When we talk of folk tales, we are referring to the oral stories of common people. In the British Isles, a rich folkloric tradition emerged following waves of invasions by, among others, Romans, Saxons, Danes and Normans. They are tales of dragonslayers, giants, and wizards, preserved in texts like Beowulf, Old English poetry and Geoffrey of Monmouth’s Historia Regum Britanniae. But over centuries, knowledge of them faded. Numerous reasons have been suggested for this, including the rise of Christianity, the Norman Conquest, Reformation, Interregnum, Enlightenment, Industrial Revolution, capitalism, globalisation or merely the passage of time.

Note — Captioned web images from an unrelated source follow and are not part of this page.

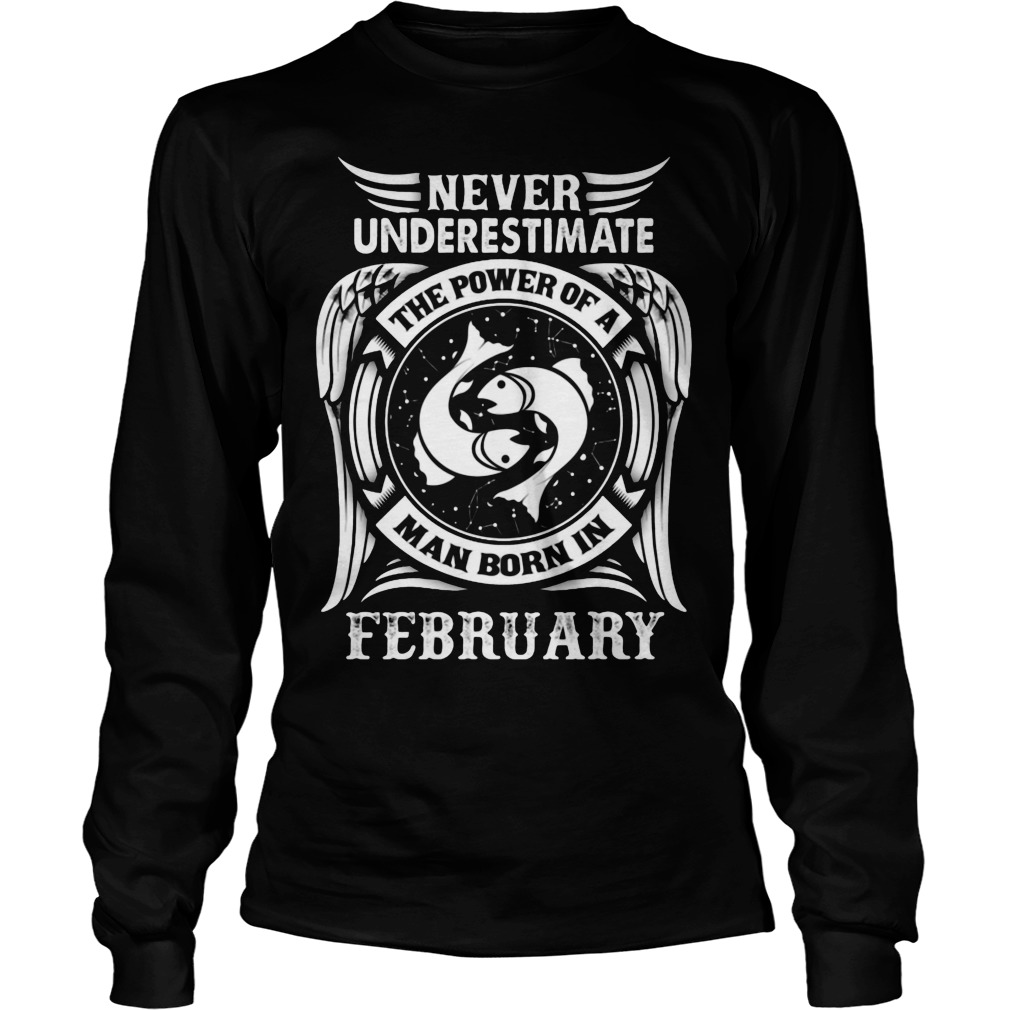Never Underestimate The Power Of A Man Born In February Longsleeve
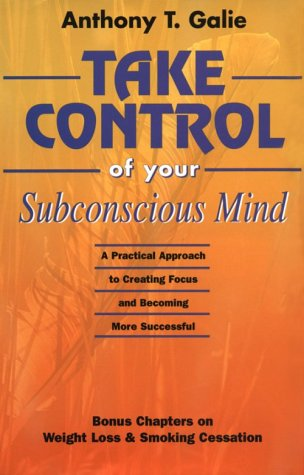 9780967131016: Take Control of Your Subconscious Mind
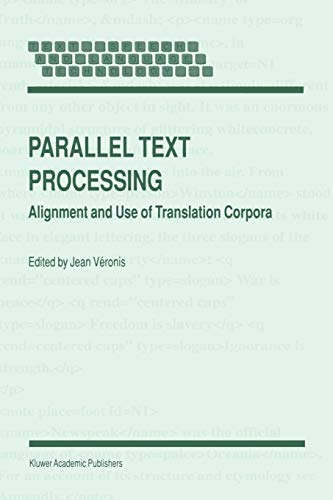 9789048155552: Parallel Text Processing: Alignment and Use of Translation Corpora (Text, Speech and Language Technology)
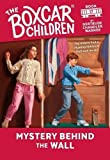 img - for Mystery Behind the Wall (The Boxcar Children Mysteries) book / textbook / text book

Or perhaps Britain has erased its folk tales in an attempt to forget its past. Folk law is the ethnography of peoples, holding memories of traditions, beliefs, and values whose existence may have long vanished. In Britain there appears to be some modern discomfort with folktales, tied as they often are to particular landscapes, people and nations. After the Second World War, Germanic folklore, which the Nazis had overtly employed as a tool to bolster their notion of an Aryan nation, fell out of fashion. It may be that ongoing discussions around British Empire and colonialism, and the sense that folk tales are too easily linked to a nationalistic nostalgia, have made them taboo once again. Or perhaps in a post-Brexit world, anything that sniffs of specifically British or English myths aligns too closely with a perceived backwardness, insularity, or prejudice.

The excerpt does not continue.